Mainstreaming disaster risk reduction into development planning

   TwitCount

From 9 to 13 June, disaster management officials from across the Hindu Kush Himalayan region attended training on multi-level flood risk mapping jointly organized by the International Centre for Integrated Mountain Development (ICIMOD) under the framework of SERVIR-Himalaya, and the United Nations Office for Outer Space Affairs (UNOOSA). SERVIR-Himalaya is funded by United States Agency for International Development (USAID) through the National Aeronautics and Space Administration (NASA).

Despite the high frequency of natural hazards in the HKH region, there is a lack of policy support for disaster risk reduction. Training professionals in disaster risk management will contribute to creating a bridge between scientific knowledge on disaster risk reduction and policy makers. The training will help equip disaster management professionals working in Bhutan, China, India, Myanmar, Nepal, and Pakistan with the tools needed to mainstream disaster risk reduction in development planning.

Participants of the training on multi-level flood risk mapping.

Basanta Shrestha, Director for Strategic Cooperation at ICIMOD, called for the integration of disaster risk reduction frameworks in development planning in the Hindu Kush Himalayas, a region highly vulnerable to disasters. He emphasized the role of space technology in disaster management in terms of predicting risk assessment and risk reduction. ”Evolving technologies that use advanced satellite imagery to support decision making need to be put into the hands of people who make decisions that support disaster risk reduction”, he said.
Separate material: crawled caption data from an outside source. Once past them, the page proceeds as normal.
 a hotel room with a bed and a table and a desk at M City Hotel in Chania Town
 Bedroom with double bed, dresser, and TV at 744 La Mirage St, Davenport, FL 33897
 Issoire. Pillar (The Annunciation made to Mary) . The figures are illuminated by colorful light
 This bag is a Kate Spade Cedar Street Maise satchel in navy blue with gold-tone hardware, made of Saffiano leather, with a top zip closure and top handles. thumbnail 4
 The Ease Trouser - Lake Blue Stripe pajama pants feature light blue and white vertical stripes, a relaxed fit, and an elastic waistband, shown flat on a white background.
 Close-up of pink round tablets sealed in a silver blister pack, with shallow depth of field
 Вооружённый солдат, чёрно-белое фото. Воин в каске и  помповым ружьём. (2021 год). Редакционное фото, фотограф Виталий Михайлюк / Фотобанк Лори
Dr Shirish Raven, Head of the United Nations Platform for Space-based Information for Disaster Management and Emergency Response (UN-SPIDER), encouraged participants to take advantage of the technical resources available from ICIMOD.  He added that the participants in the training must take lessons from the training forward and share them among relevant stakeholders in their respective countries.
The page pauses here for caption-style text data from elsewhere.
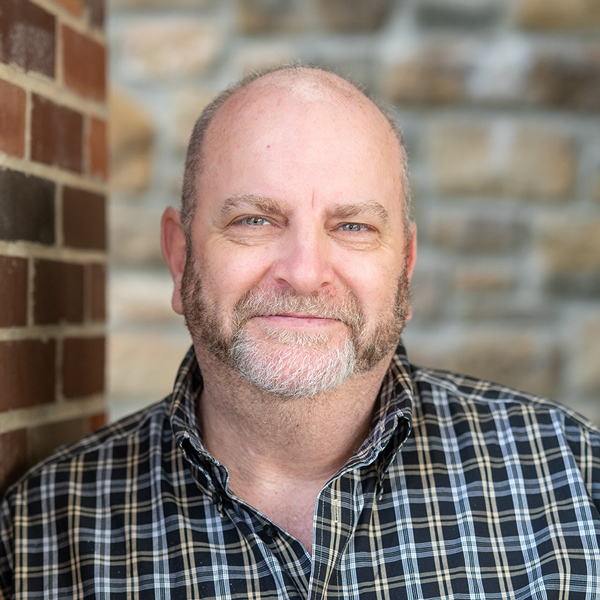 Paul Smith, Plant Operations Director at The Boulevard Senior Living of Saint Charles, stands against a brick and stone wall wearing a plaid shirt and a light smile.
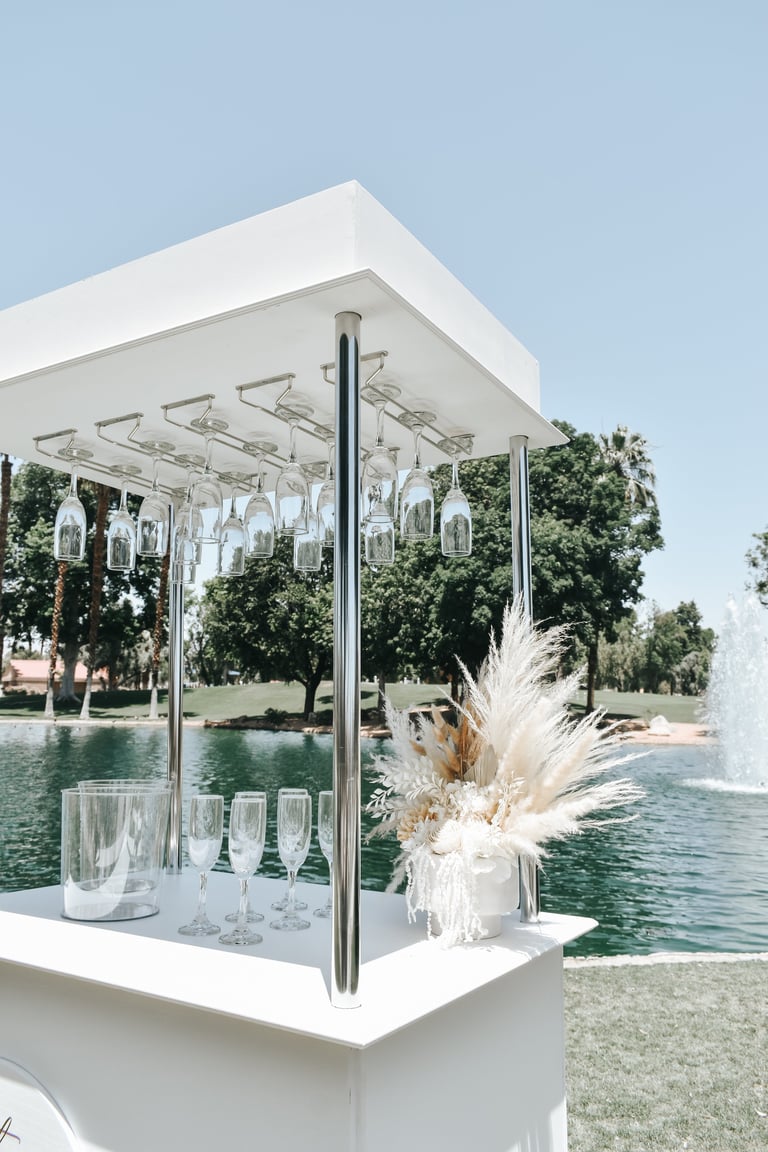 Modern white outdoor bar setup with hanging glassware, decorative pampas grass, and lake view in background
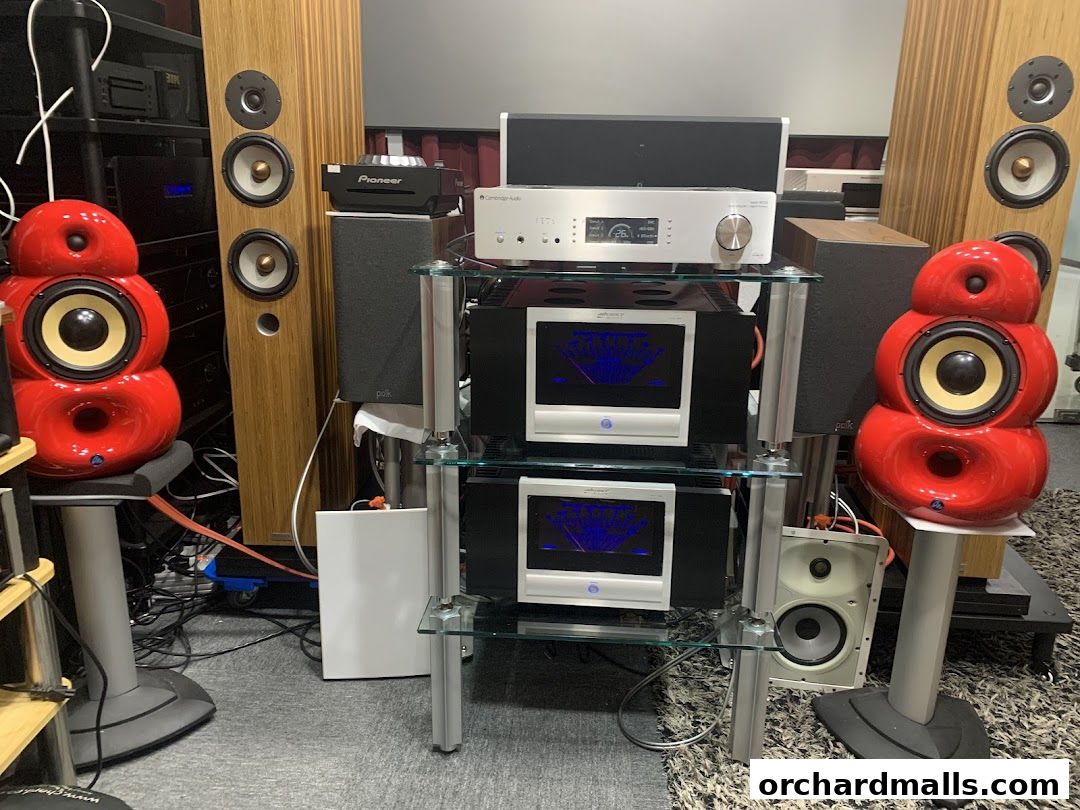 A display of high-fidelity audio equipment including speakers and amplifiers.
In addition to training on flood risk mapping, participants were trained on methods and approach for mapping landslide hazards, which are common in the mountains of the region. They also took part in hands-on exercises.

Mandira Shrestha, Programme Coordinator of HKH-HYCOS at ICIMOD, and other participants from the region take part in hands-on exercises on multi-level flood risk mapping.

Pelden Zangmo from Bhutan’s Department of Disaster Management shared lessons from the training. “The lessons I have learned about multi-risk flood mapping will enable me to facilitate coordination between divisions and agencies within our department. With this knowledge, I can also play a role in changing the outlook within policy and decision making processes with regards to disaster risk reduction”, she said. 

Atif Irshad, a meteorologist from Pakistan’s Flood Forecasting Division said, “Currently, we use other methods for risk analysis and hazard mapping. This training is a good opportunity to learn from the experience of others and will enable us to apply new methods in our ongoing risk assessment project”, he said. 

Resource persons from the National Remote Sensing Centre (NRSC), India, and the National Disaster Reduction Center of China (NDRCC) contributed to the training event.